▶ _TESTO DI LETTURA_

-------

Ebbene, dopo la vittoria di Cremona si era sottolineato come Gasperini stesse per migliorare la sua migliore partenza in assoluto, quella con l’Atalanta nella stagione 2022-2023, quando riuscì per l’appunto ad arrivare a 24 punti dopo 11 partite. In quella cavalcata, arrivati a quella giornata, Gasperini visse poi la scomoda esperienza di tre sconfitte consecutive che avevano portato a farci guardare con ottimismo alla prospettiva di poter migliorare il bottino: «Basterà almeno un punto - si diceva - nelle prossime tre partite». Due purtroppo sono andate con altrettante sconfitte, la prossima è lunedì col Como, avversario per niente facile (al netto della giusta sconfitta con l’Inter a Milano dello scorso weekend).
Perché definiamo sinistra la coincidenza? Perché nella storia di Gasperini con l’Atalanta sono stati periodici i momenti di down in cui la sua squadra all’improvviso abbassava il rendimento per un certo numero di partite, salvo poi ripartire al massimo quando tutti la davano per spacciata. Questo ha contribuito sì ad accrescere la considerazione per il suo lavoro, ma in molte stagioni gli è costato la possibilità di lottare fino in fondo per il titolo di campione d’Italia, a cui magari per lunghi tratti della stagione la sua Atalanta sembrava destinata. Ciò significa che quando la condizione non è sufficientemente brillante le squadre di Gasperini faticano a portare a casa il risultato. Manca il piano B, il tecnico ritiene sufficiente il piano A.
La “decisiva” assenza di Wesley
E infatti guarda caso, non appena si è avuta la sensazione (per noi può essere solo una sensazione, magari Gasperini avrà un riscontro anche sui dati) che qualche giocatore sia entrato in difficoltà dal punto di vista atletico (pensiamo a Mancini, Ndicka, Celik, Cristante, Koné, gli stessi Pellegrini e Soulé) la squadra è sembrata non essere più in grado di proporre gioco con continuità dopo aver bruciato molte energie nelle contrapposizioni individuali in fase di non possesso. Come chi segue questa rubrica avrà la bontà di ricordare, ci è capitato spesso di sottolineare - anche quando Gasperini era un semplice avversario - che il gioco delle sue squadre tragga la sua linfa da un principio distruttivo prima che da uno costruttivo e cioè quello di annullare individualmente attraverso uno sforzo collettivo le risorse di gioco delle squadre avversarie per poi riproporsi con forza, spesso con transizioni veloci nella metà campo avversaria, per avere alla lunga la meglio sui rivali, non in virtù di un proprio gioco spettacolare, ma sfruttando al massimo le debolezze altrui. Per far questo c’è bisogno di due ingredienti fondamentali: la massima preparazione atletica per i giocatori, una certa impreparazione tecnica per gli avversari.

-------

▶ _COMPITI DA SVOLGERE_
1) Secondo il testo su Gasperini, quanti punti aveva raccolto la sua Atalanta dopo 11 partite nella stagione 2022-2023?
2) Riporta alla lettera un passo del testo su Gasperini: parti dalle parole "Ebbene, dopo la" e chiudi dopo "dello scorso weekend).".

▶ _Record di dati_
-------

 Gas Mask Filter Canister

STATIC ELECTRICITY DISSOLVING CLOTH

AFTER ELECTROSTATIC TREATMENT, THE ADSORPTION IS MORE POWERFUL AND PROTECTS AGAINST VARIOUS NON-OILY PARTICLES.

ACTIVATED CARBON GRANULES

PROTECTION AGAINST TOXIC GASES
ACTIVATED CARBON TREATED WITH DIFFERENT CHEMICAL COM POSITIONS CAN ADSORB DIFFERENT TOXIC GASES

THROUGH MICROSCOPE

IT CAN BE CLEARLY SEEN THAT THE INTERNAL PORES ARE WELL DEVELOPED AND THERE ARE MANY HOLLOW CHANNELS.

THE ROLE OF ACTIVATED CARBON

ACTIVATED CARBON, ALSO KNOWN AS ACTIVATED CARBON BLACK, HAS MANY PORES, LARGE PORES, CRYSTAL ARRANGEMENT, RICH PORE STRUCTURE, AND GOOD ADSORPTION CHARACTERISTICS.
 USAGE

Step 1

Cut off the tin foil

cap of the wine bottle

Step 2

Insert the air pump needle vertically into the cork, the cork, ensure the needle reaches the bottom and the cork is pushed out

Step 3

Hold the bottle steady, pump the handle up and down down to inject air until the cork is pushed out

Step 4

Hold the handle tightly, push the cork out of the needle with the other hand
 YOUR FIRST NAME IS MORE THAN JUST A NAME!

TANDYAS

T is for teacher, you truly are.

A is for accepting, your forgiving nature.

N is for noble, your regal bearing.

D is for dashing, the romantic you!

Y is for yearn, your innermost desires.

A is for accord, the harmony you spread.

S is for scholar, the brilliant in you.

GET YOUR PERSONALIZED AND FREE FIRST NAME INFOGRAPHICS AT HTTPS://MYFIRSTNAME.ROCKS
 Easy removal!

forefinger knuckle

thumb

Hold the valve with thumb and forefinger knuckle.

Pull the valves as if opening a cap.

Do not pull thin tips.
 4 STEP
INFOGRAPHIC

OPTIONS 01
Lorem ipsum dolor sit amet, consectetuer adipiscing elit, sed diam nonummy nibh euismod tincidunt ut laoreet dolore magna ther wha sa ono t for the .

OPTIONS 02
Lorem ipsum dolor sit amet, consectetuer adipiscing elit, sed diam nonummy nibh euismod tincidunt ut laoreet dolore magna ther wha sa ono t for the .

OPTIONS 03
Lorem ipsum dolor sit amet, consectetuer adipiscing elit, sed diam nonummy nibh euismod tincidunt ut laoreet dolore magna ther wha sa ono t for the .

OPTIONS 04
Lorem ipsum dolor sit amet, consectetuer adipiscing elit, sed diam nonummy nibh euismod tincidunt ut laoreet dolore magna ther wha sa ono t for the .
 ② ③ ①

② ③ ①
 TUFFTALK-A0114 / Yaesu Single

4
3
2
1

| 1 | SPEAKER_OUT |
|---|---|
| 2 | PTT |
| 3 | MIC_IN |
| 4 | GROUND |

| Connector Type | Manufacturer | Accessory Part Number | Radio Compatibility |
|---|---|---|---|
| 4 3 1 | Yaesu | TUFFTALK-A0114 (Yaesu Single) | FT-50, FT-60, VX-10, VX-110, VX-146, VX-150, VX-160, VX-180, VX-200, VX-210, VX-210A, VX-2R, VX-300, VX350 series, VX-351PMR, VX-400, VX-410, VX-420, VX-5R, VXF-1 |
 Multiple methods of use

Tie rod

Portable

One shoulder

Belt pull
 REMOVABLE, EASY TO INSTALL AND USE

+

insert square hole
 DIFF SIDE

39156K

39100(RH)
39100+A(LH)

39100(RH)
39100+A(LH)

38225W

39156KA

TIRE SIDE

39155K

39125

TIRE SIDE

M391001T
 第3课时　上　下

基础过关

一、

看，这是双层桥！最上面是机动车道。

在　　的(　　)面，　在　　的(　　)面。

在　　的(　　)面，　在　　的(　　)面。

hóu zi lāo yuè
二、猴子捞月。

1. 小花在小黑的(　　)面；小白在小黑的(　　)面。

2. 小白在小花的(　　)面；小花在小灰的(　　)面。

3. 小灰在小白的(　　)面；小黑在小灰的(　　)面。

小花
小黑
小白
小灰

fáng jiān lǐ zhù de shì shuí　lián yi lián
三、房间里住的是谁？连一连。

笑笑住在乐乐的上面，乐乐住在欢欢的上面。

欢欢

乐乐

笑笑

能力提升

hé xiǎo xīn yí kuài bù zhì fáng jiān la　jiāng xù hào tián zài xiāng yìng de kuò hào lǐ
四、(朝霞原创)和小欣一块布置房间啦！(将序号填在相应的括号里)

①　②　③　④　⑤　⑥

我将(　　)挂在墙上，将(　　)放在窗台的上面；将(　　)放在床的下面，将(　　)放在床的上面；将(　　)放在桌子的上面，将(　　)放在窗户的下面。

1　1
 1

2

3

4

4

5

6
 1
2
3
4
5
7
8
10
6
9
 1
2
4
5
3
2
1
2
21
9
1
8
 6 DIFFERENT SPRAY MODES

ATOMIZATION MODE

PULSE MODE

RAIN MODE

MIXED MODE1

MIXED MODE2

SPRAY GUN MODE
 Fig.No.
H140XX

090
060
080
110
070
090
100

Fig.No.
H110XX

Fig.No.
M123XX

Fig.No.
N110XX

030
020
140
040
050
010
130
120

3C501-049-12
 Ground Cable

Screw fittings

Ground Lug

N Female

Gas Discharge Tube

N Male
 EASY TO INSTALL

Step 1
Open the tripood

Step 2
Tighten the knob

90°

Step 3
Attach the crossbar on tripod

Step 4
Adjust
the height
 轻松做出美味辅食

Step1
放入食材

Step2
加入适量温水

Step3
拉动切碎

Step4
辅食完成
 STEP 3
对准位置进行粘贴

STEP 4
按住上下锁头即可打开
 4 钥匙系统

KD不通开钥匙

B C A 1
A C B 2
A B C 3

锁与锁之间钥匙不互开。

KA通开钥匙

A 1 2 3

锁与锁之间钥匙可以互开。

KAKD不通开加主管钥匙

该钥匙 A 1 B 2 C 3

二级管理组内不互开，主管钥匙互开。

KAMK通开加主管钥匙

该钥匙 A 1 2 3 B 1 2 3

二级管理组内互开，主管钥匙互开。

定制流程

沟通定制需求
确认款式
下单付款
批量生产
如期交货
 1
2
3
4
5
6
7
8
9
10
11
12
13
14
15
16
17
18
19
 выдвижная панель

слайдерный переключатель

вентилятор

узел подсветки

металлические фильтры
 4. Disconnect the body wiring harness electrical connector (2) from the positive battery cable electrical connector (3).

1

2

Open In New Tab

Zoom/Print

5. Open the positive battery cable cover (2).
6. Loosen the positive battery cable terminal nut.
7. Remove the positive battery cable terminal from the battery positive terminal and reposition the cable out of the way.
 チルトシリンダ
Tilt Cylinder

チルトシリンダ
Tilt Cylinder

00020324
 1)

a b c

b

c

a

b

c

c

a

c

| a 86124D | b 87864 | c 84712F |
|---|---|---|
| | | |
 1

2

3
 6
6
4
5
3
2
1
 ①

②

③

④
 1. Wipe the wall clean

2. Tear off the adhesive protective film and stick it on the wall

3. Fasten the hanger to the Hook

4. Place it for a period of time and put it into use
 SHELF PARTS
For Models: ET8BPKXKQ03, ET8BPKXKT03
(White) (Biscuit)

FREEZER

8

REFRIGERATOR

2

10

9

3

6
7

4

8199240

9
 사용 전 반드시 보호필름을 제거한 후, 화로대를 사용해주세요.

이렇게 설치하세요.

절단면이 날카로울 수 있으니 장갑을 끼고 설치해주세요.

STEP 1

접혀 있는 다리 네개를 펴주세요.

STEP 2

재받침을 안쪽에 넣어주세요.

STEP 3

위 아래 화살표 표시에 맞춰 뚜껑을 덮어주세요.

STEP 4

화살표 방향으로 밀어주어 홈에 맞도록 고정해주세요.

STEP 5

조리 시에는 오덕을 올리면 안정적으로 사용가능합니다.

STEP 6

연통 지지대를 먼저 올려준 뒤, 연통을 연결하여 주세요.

-------

▶ _RISPOSTE SCRITTE_
1) 24 punti.

2)
Ebbene, dopo la vittoria di Cremona si era sottolineato come Gasperini stesse per migliorare la sua migliore partenza in assoluto, quella con l’Atalanta nella stagione 2022-2023, quando riuscì per l’appunto ad arrivare a 24 punti dopo 11 partite. In quella cavalcata, arrivati a quella giornata, Gasperini visse poi la scomoda esperienza di tre sconfitte consecutive che avevano portato a farci guardare con ottimismo alla prospettiva di poter migliorare il bottino: «Basterà almeno un punto - si diceva - nelle prossime tre partite». Due purtroppo sono andate con altrettante sconfitte, la prossima è lunedì col Como, avversario per niente facile (al netto della giusta sconfitta con l’Inter a Milano dello scorso weekend).